Direct laser powder-bed fusion additive manufacturing of complex-shaped TiB2-B4C composite with ultra-fine eutectic microstructure and outstanding mechanical performances

Abstract

TiB2-B4C composite has various outstanding properties and great potentials in versatile high-end application fields, and currently the preparation of its monolithic counterpart with arbitrarily-complex shape is eagerly demanded. However, due to the intrinsically strong covalent-bonding and poor laser absorption performances of its constituents, it is still highly-challenging to prepare TiB2-based composite by additive manufacturing method. Herein, by direct laser powder-bed fusion additive manufacturing (selective laser sintering) and the unique strategy of in-situ synthesizing/sintering, dense and complex-shaped TiB2-B4C composites were successfully additively manufactured for the first time.

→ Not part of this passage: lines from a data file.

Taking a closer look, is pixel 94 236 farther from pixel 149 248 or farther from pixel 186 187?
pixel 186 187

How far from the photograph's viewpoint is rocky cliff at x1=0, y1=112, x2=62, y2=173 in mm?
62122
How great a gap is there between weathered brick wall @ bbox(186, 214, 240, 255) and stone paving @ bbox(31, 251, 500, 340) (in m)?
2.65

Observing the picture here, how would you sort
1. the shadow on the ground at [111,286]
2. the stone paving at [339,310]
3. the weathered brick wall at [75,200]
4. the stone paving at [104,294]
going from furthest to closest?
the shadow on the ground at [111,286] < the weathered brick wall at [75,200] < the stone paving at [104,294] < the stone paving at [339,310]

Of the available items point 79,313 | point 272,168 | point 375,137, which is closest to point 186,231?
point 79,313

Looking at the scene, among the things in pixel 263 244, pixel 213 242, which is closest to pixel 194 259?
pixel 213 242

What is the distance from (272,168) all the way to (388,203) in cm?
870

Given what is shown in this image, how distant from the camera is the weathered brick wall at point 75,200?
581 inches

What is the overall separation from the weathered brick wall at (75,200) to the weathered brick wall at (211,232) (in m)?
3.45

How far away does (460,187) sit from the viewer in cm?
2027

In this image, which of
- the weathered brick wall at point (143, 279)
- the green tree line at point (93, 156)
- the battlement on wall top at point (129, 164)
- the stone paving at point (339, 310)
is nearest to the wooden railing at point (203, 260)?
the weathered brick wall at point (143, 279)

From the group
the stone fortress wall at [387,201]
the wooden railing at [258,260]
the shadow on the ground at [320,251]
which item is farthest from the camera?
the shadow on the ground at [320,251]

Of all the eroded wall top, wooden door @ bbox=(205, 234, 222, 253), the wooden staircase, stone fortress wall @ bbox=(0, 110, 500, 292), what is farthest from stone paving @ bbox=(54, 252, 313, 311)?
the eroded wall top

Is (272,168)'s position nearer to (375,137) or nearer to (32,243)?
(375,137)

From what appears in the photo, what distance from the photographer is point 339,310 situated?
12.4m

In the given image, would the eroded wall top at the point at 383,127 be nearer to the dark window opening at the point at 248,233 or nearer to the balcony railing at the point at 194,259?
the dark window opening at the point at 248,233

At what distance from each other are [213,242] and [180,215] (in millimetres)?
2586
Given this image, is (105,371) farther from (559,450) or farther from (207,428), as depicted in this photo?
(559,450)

More importantly, benefiting from their ultrafine eutectic microstructures and high relative densities, the resultant TiB2-B4C composites exhibited outstanding Vickers hardness and fracture toughness respectively up to 35.6 GPa and 8.6 MPa·m1/2, which were remarkably higher even than those of the near-fully-dense counterparts prepared by various subtractive methodologies. This work offered a reliable approach to near-net-forming high-temperature ceramic-matrix composites with arbitrarily-complex shapes and superior mechanical performances.